(Beginning of INPUT DATA)

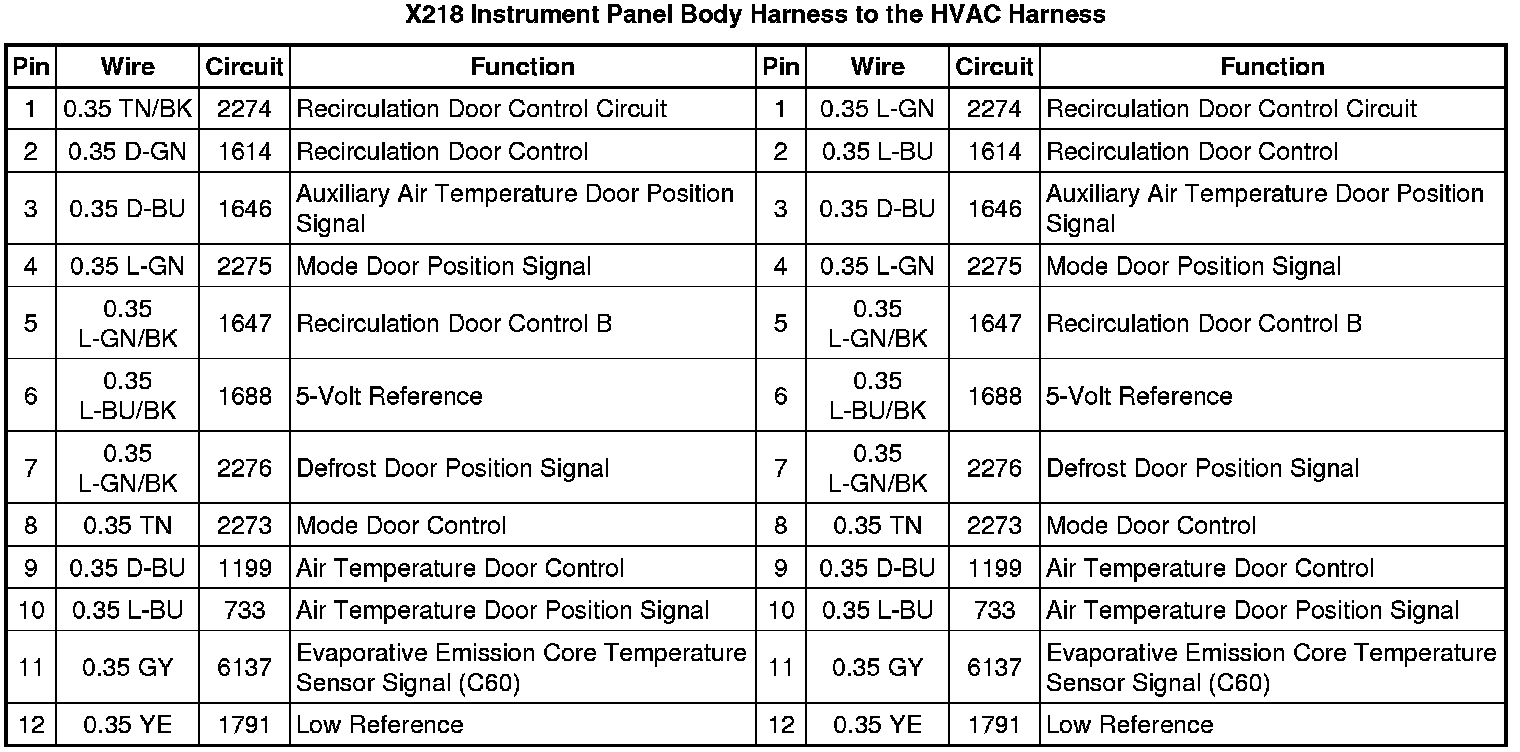 X218 Instrument Panel Body Harness to the HVAC Harness

| Pin | Wire | Circuit | Function | Pin | Wire | Circuit | Function |
|---|---|---|---|---|---|---|---|
| 1 | 0.35 TN/BK | 2274 | Recirculation Door Control Circuit | 1 | 0.35 L-GN | 2274 | Recirculation Door Control Circuit |
| 2 | 0.35 D-GN | 1614 | Recirculation Door Control | 2 | 0.35 L-BU | 1614 | Recirculation Door Control |
| 3 | 0.35 D-BU | 1646 | Auxiliary Air Temperature Door Position Signal | 3 | 0.35 D-BU | 1646 | Auxiliary Air Temperature Door Position Signal |
| 4 | 0.35 L-GN | 2275 | Mode Door Position Signal | 4 | 0.35 L-GN | 2275 | Mode Door Position Signal |
| 5 | 0.35 L-GN/BK | 1647 | Recirculation Door Control B | 5 | 0.35 L-GN/BK | 1647 | Recirculation Door Control B |
| 6 | 0.35 L-BU/BK | 1688 | 5-Volt Reference | 6 | 0.35 L-BU/BK | 1688 | 5-Volt Reference |
| 7 | 0.35 L-GN/BK | 2276 | Defrost Door Position Signal | 7 | 0.35 L-GN/BK | 2276 | Defrost Door Position Signal |
| 8 | 0.35 TN | 2273 | Mode Door Control | 8 | 0.35 TN | 2273 | Mode Door Control |
| 9 | 0.35 D-BU | 1199 | Air Temperature Door Control | 9 | 0.35 D-BU | 1199 | Air Temperature Door Control |
| 10 | 0.35 L-BU | 733 | Air Temperature Door Position Signal | 10 | 0.35 L-BU | 733 | Air Temperature Door Position Signal |
| 11 | 0.35 GY | 6137 | Evaporative Emission Core Temperature Sensor Signal (C60) | 11 | 0.35 GY | 6137 | Evaporative Emission Core Temperature Sensor Signal (C60) |
| 12 | 0.35 YE | 1791 | Low Reference | 12 | 0.35 YE | 1791 | Low Reference |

(End of INPUT DATA)

Please copy each line of the records above in which the word "Signal" can be found.

| 3 | 0.35 D-BU | 1646 | Auxiliary Air Temperature Door Position Signal | 3 | 0.35 D-BU | 1646 | Auxiliary Air Temperature Door Position Signal |
| 4 | 0.35 L-GN | 2275 | Mode Door Position Signal | 4 | 0.35 L-GN | 2275 | Mode Door Position Signal |
| 7 | 0.35 L-GN/BK | 2276 | Defrost Door Position Signal | 7 | 0.35 L-GN/BK | 2276 | Defrost Door Position Signal |
| 10 | 0.35 L-BU | 733 | Air Temperature Door Position Signal | 10 | 0.35 L-BU | 733 | Air Temperature Door Position Signal |
| 11 | 0.35 GY | 6137 | Evaporative Emission Core Temperature Sensor Signal (C60) | 11 | 0.35 GY | 6137 | Evaporative Emission Core Temperature Sensor Signal (C60) |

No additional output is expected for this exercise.